It’s been too long since I wrote one of these, readers, and I’m a bit rusty. I hope you enjoy these bookish combinations!

Broken People, by Sam Lansky v. Ceremony, by Leslie Marmon Silko
Coping with mental illness is so multi-faceted that it’s no wonder so much of Western literature uses it to create characters and plots. (I’m leaving out other world literatures because I don’t know enough about them to generalize.) But I saw a connection between Broken People and Ceremony because the protagonists seek out traditional indigenous ways of healing to be able to function in the wider world. The difference between the two is that where Tayo of Ceremony is able to access an authentic experience with a medicine man of his own tribe, Sam of Broken People seeks out a healer who has cobbled together various philosophies from South America and Asia, combined it with ayahuasca, and is now a guru for people able to afford his fee. The contrast between the healing experiences in these two books had me thinking hard about lost knowledge, conditions Western medicine struggles to understand and treat, and who has the right to call themselves a healer.
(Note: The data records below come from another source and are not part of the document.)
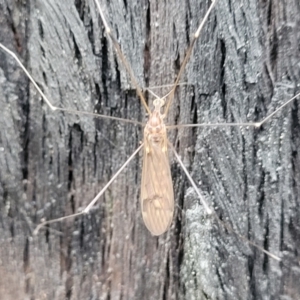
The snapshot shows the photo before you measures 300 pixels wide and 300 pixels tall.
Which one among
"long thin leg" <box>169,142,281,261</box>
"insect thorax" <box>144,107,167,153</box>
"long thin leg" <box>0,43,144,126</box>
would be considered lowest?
"long thin leg" <box>169,142,281,261</box>

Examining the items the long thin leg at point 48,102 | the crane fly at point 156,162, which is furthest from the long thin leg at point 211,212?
the long thin leg at point 48,102

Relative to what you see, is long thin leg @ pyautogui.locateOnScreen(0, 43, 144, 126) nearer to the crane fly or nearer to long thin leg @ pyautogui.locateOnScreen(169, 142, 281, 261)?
the crane fly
Thin Girls, by Diana Clarke v. The Lightness, by Emily Temple – self-annihilation of young girls
Both of these books are troubling, triggering reads featuring what I see as young girls trying to annihilate themselves so that they can be a perfect reflection of someone else. The protagonist of Thin Girls, Rose, so wanted to be like her twin that she developed a near-deadly case of disordered eating. Olivia, of The Lightness, wanted to be what she thought her father sought for himself so much that she took on the identity of a spiritual seeker and disciple. Both books show these girls subsuming their own needs and desires until they find a way to break out of their self-denying thinking to realize that they, themselves, are worthy of expressing and living their own personalities.
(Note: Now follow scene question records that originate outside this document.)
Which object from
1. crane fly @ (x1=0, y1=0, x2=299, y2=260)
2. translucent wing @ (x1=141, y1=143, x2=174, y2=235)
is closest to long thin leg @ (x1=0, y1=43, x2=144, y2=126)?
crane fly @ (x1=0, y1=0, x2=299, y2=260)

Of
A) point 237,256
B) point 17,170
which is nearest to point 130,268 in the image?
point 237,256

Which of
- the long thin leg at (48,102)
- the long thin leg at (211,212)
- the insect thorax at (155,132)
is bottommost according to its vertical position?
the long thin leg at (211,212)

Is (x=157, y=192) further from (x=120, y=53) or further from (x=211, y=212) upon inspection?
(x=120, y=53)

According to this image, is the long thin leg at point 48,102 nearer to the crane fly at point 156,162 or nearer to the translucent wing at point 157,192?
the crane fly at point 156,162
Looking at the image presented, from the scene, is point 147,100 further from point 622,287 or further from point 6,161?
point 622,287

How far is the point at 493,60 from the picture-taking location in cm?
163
A Demon-Haunted Land, by Monica Black v. Everyone Knows Your Mother is a Witch, by Rivka Galchen
This one’s a bit of a cheat because I mentioned this pairing in my review of Everyone Knows Your Mother is a Witch, but I’m going to recommend it again. Both of these novels are based on real accusations of witchcraft in Germany, told in two different ways. A Demon-Haunted Land is straight-up historical nonfiction about the rise of faith healers and witch denunciations after World War II. Everyone Knows Your Mother is a Witch is a fictional account of the legal trials of Katharina Kepler, mother of the astronomer Johannes Kepler. Looking at what leads to neighbors accusing each other of witchcraft from outside (A Demon-Haunted Land) and inside (Everyone Knows Your Mother is a Witch) is a fascinating way to understand the sometimes deadly phenomenon.
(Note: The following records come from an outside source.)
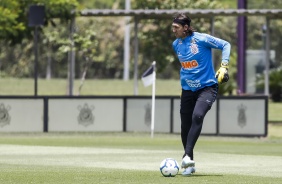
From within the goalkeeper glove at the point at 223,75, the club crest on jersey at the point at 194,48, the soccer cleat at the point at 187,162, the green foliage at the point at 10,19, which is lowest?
the soccer cleat at the point at 187,162

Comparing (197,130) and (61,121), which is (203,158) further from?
(61,121)

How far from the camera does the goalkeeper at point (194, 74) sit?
14.2 metres

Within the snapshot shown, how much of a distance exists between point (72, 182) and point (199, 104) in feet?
7.45

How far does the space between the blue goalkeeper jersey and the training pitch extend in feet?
4.25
We Keep the Dead Close, by Becky Cooper v. Somebody at the Door, by Raymond Postgate
Authors who write mysteries tend to go for taut plots that race along in an effort to increase narrative tension and keep readers turning those pages. True crime authors often do the same, with some allowances for deeper discussions about larger social or legal issues. These two books throw that model right out the window to show us how messy an actual investigation might be. In We Keep the Dead Close, Cooper investigates a long-cold case from the late 1960s. Without DNA and very little forensic evidence, investigators were stuck looking into everyone’s business as they tried to find a killer. Raymond Postgate’s novel, Somebody at the Door, contains a case where everyone had a motive to kill the victim. Lots of dirty laundry comes out in both of these books, making me wonder how on earth detectives discern between clues that are genuinely evidence, red herrings, and stuff that just looks bad.